A canção das águas alimentava os sonhos. Não precisava dormir para viajar nos desejos, as melhores fantasias. Olhando as nuvens ou com o chapéu de palha cobrindo os olhos enquanto repousava a cabeça na pedra lisa, via-se pescando um bagre duas vezes seus tamanho, lutava para tirar o bicho da água, barbatanas abertas e afiadas como a espada do pirata que combatia, o homem mau, barbudo e fedorento que invadira a roça, a terrinha em que nascera, para roubar as galinhas, beber os ovos feito doninha, peiar os porcos e jogá-los num enorme saco de estopa e levar para a farra dos marujos embarcados. Agnobaldo, valente, lutava com o homem sem coração armado apenas com sua faquinha de pesca, salvava os bichos e expulsava o pirata com um pontapé na bunda. Sorria sob o chapéu vendo a fuga do bandido.

A cantiga do rio e o som da passarada eram a melodia que acompanhava seu namoro com Rosenilma, tão bonita em seu vestido de algodão florido, a fitinha verde prendendo os cabelos num rabo de cavalo que balançava suave como o pêndulo do relógio que tiquetaqueava na sala, hipnotizando-o por horas, ele olhando o ir e vir, contando sem saber contar.

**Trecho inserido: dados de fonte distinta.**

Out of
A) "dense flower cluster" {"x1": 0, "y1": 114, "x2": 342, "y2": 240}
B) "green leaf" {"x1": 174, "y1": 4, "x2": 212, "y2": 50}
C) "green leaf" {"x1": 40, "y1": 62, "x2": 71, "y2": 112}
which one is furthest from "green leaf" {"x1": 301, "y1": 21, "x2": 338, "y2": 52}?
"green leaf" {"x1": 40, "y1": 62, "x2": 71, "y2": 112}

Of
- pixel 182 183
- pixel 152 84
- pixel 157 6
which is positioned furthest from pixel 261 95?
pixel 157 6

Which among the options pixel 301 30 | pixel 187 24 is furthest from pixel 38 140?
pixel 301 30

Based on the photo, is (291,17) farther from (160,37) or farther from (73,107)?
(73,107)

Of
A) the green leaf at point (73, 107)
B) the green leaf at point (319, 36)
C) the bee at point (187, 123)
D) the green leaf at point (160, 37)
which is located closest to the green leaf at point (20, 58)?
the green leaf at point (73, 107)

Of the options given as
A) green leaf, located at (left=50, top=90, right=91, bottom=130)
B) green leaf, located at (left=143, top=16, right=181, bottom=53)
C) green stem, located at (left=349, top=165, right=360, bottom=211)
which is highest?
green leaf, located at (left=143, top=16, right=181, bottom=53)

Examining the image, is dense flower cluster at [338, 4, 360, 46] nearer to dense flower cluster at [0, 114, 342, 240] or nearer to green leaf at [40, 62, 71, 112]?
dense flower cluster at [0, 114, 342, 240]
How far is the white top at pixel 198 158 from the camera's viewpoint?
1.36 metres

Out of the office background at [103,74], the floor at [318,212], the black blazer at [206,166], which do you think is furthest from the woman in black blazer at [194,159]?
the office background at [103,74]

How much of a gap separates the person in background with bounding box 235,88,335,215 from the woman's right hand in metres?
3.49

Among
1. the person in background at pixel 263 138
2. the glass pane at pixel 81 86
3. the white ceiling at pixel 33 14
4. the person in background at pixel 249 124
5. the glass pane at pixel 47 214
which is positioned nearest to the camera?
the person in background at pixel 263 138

Carregava a amada no colo para atravessarem o córrego e nem cansava; subia com a agilidade de um sagüi até o olho do pé de fruta-pão para pegar o fruto que ela insistia em querer; galopava mais rápido que as águas da cachoeira, a tomava pela cintura antes que a sela com a barrigueira solta que Rosenilma montava a jogasse ao chão. Pelas provas de seu amor, recebia um beijo apaixonado na boca da noite, a lua redonda e amarela saindo enorme do boqueirão.

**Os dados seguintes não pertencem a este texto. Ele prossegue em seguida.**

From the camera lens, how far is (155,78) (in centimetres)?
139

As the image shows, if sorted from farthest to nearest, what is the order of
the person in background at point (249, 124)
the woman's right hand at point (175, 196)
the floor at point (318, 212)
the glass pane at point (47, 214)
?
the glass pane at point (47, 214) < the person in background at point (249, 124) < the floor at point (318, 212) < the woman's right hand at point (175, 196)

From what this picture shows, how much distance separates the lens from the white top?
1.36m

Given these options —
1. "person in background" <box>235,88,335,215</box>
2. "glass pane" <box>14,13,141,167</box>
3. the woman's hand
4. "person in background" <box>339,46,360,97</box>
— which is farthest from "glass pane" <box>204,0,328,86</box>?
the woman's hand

No soninho acordado descia o rio até o mar, enfrentava as ondas gigantes que seu Olavo contava que vira quando viera da Europa, vencia a grande serpente que engolia barcos inteiros, vomitava seus móveis e nunca devolvia os homens e mulheres de volta à luz. Com o couro da serpente enchia os vagões do trem num enorme rolo furtacor; espalhava o couro por toda a praça, cortava em grandes quadrados e doava para os homens cobrirem suas casas, para as mulheres fazerem seus vestidos, para os pescadores construírem suas velas e para Rosenilma costurar as roupas dela e dele para suas núpcias.

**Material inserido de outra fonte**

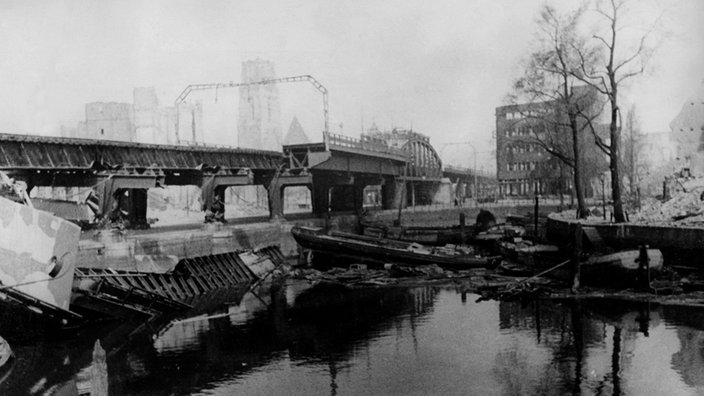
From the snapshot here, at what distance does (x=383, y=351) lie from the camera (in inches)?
752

Amando a paz da roça, o som veludoso das águas que nunca acabavam, descendo lá da serra, amando Rosenilma, seu pai Jedimar, a mãe Celinéia a quem ainda presentearia com a caixinha de música de madrepérola que vira no armazém do carcamano, salvando o mundos dos perigos, fazendo mil duzentos e cinqüenta e quatro gols na pelada de domingo, acertando a lata de querosene no outro lado da praça na primeira tentativa com o estilingue, Agnobaldo foi chamado à realidade. O caniço dá-lhe um puxão, o piau mordera, luta rápida, nem dá pra suar.

Retira o bicho do anzol, pendura por um barbante atravessando a guelra e passando pela boca, volta na mesma tranqüilidade, assoviando pela picada rumo a casa, o almoço balançando na ponta do caniço.